Other people on the move across Ottawa
As part of Lennard Commercial Realty’s ongoing expansion, it has announced that Ian Shackell has joined its newest branch in Ottawa as a partner. Shackell is a well-established name in the commercial real estate world in Ottawa, having jointly founded the Ottawa office of CBRE Ltd., where he worked until 2022 before moving to Lennard. He joins his son, Matt Shackell, whose expertise is in industrial sales, leasing and investment real estate at Lennard Commercial Realty.

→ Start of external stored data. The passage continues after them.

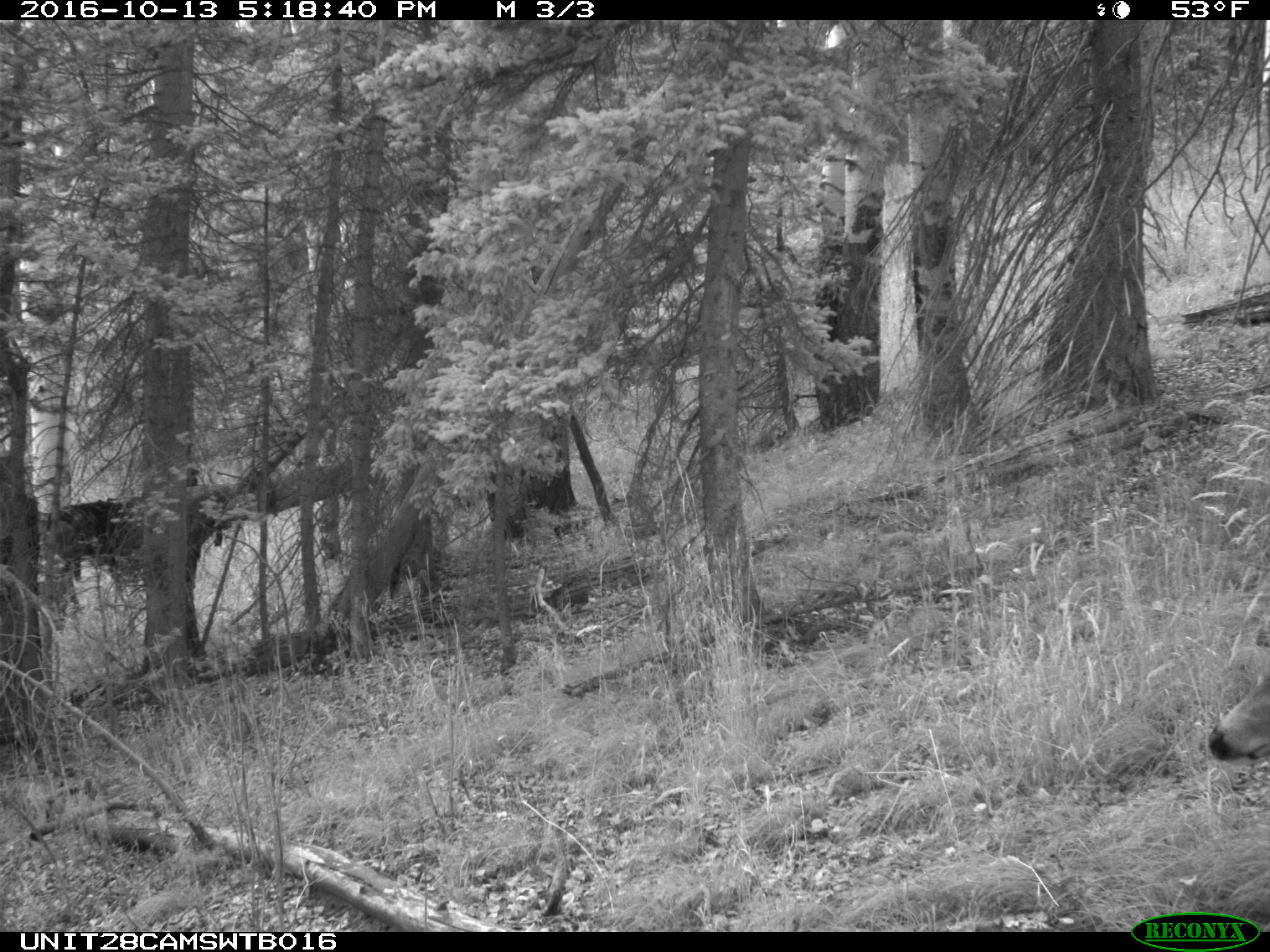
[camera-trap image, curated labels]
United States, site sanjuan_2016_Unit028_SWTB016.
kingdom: Animalia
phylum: Chordata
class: Mammalia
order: Artiodactyla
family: Cervidae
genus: Odocoileus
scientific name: Odocoileus hemionus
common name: mule deer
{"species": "Odocoileus hemionus (mule deer)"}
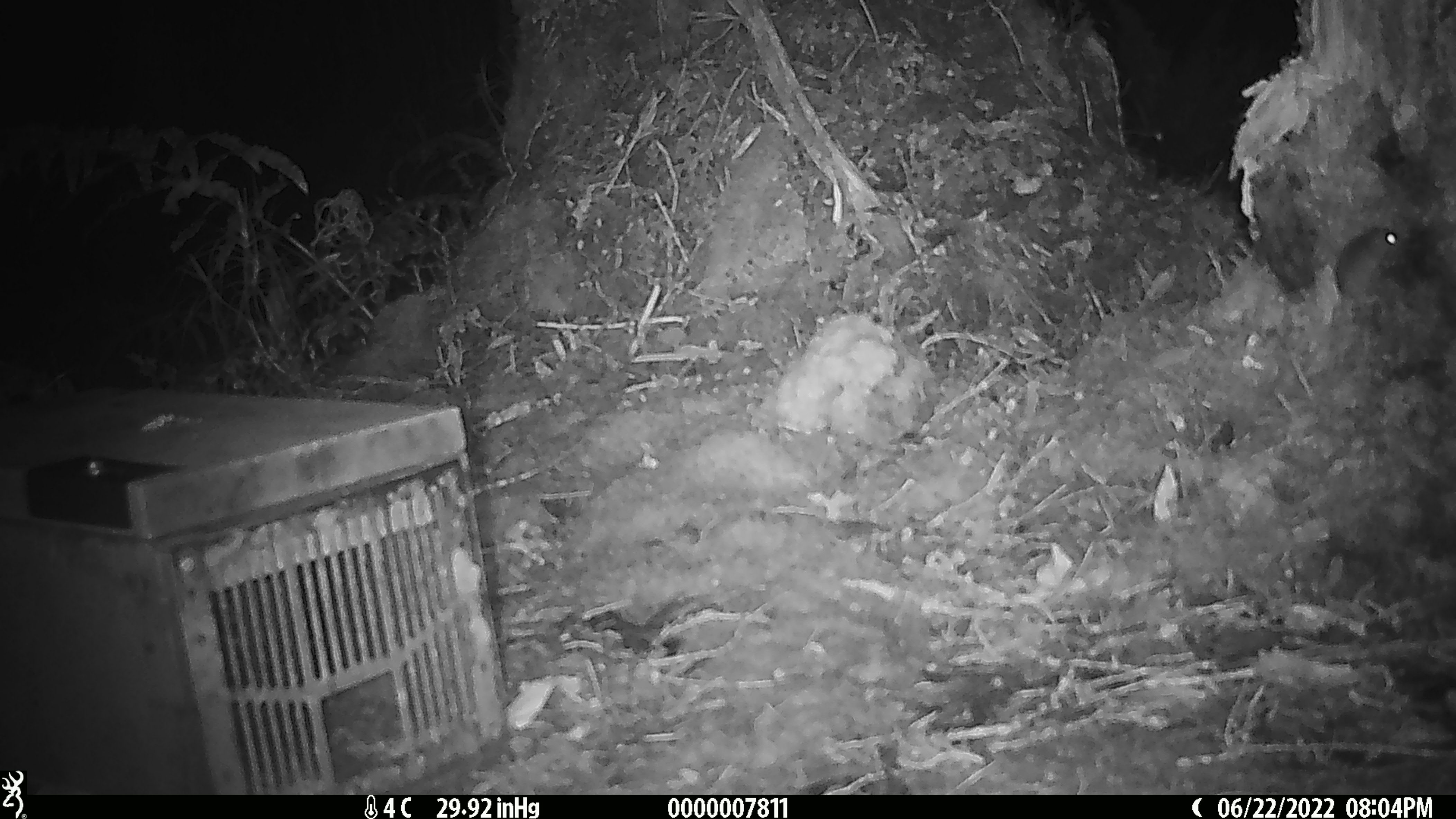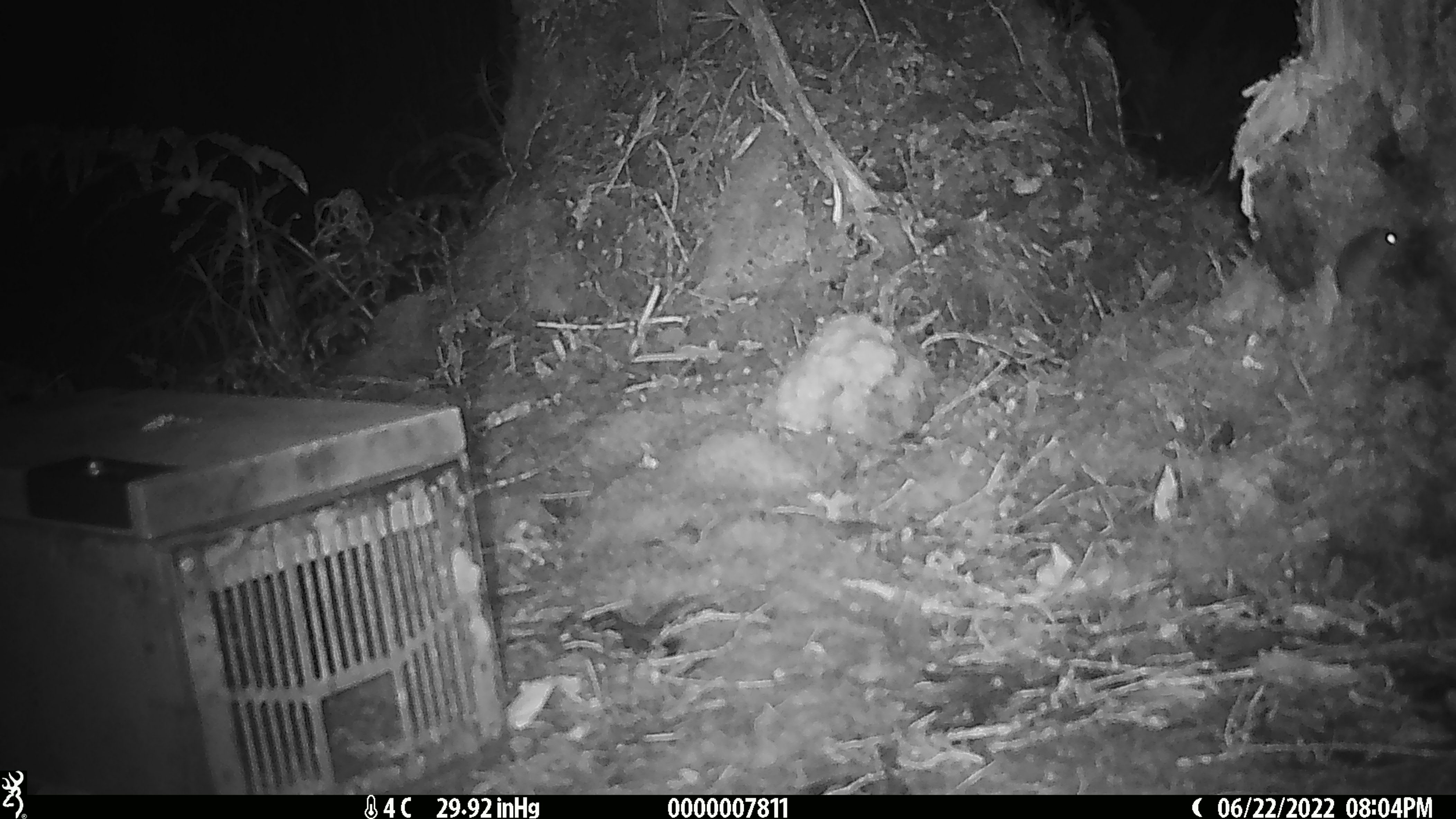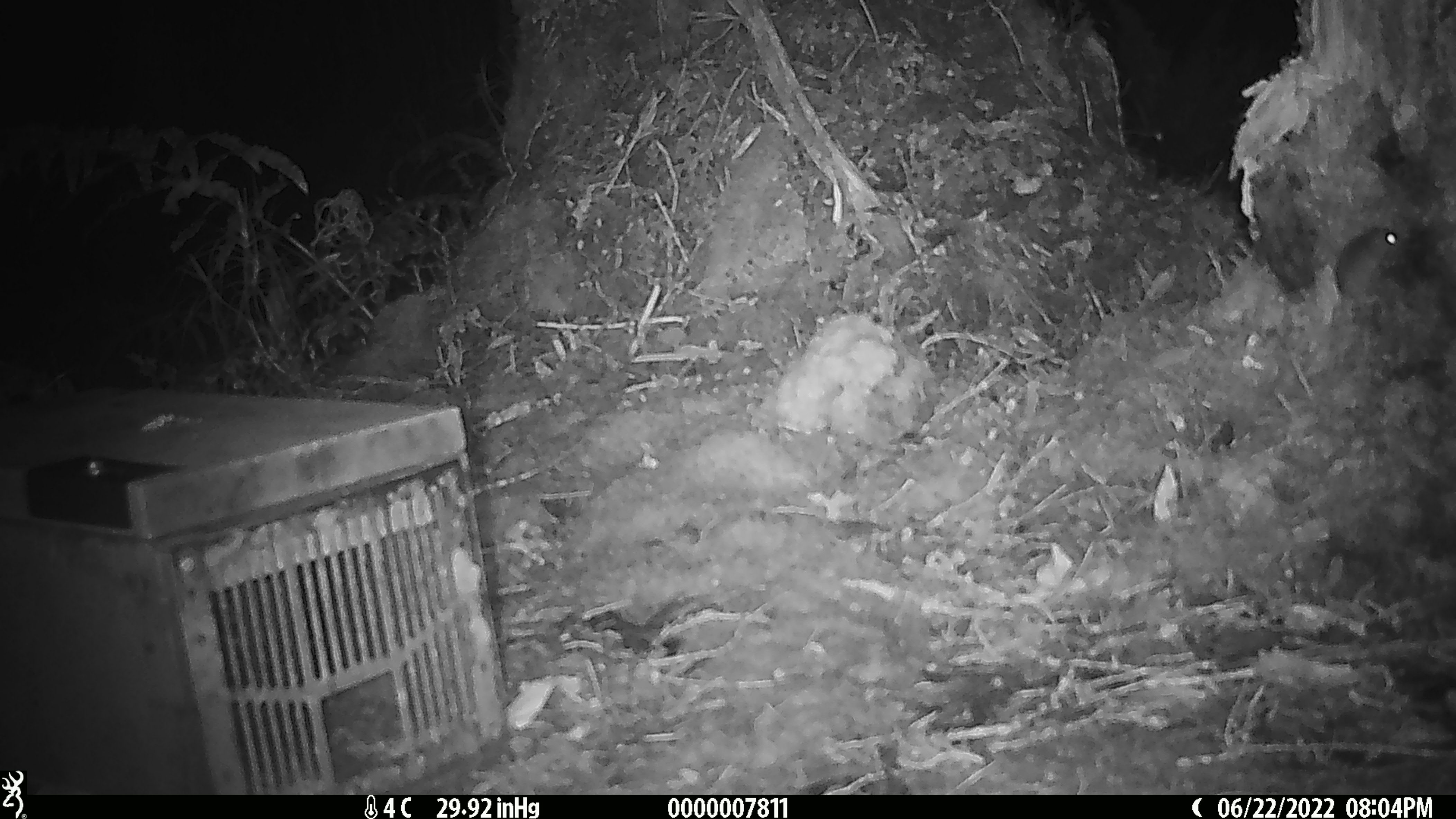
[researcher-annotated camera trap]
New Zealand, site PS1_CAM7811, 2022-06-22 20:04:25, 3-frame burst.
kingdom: Animalia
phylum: Chordata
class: Mammalia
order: Rodentia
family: Muridae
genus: Mus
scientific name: Mus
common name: mouse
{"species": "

Former iPolitics managing editor Janet Silver has joined Syntax Strategic as senior director of advocacy and communications. Silver has nearly 30 years’ experience in media, including time as executive producer of The West Block with Tom Clark, and producing news out of Washington, D.C. for the Australian Broadcasting Corporation, Reuters and Fox News. Silver is one of several new additions to the Ottawa-based full-service firm specializing in media relations, strategic communications, marketing, graphic design, policy and public affairs. Also to recently join the team have been: Brad Fougere, formerly with Canada Soccer, as director of communications and media relations; Jon Dugal as a senior consultant in the policy and government relations practice; and Farhana Cynthia as digital content coordinator.
Ashley Richer has just joined the OSEG (Ottawa Sports and Entertainment Group) Foundation as its newly created senior manager of annual giving. She brings nearly 15 years’ experience in fundraising in Ottawa, most recently as advancement manager for the Ottawa Network for Education for the past six years.
Stéphanie Trottier is the new director of marketing, media and partnerships at the Fairmont Château Laurier. She was working in public relations with Tourisme Outaouais prior to joining the Ottawa hotel. Other changes in the tourism and hospitality industry include the return of Chris Bosley to Infinity Convention Centre as its general manager. He’d been working as GM for Alavida Lifestyles during much of the pandemic, when special event spaces were closed or running under-capacity, but returned March 1 to ICC, where he had been its general manager since it first opened in 2016.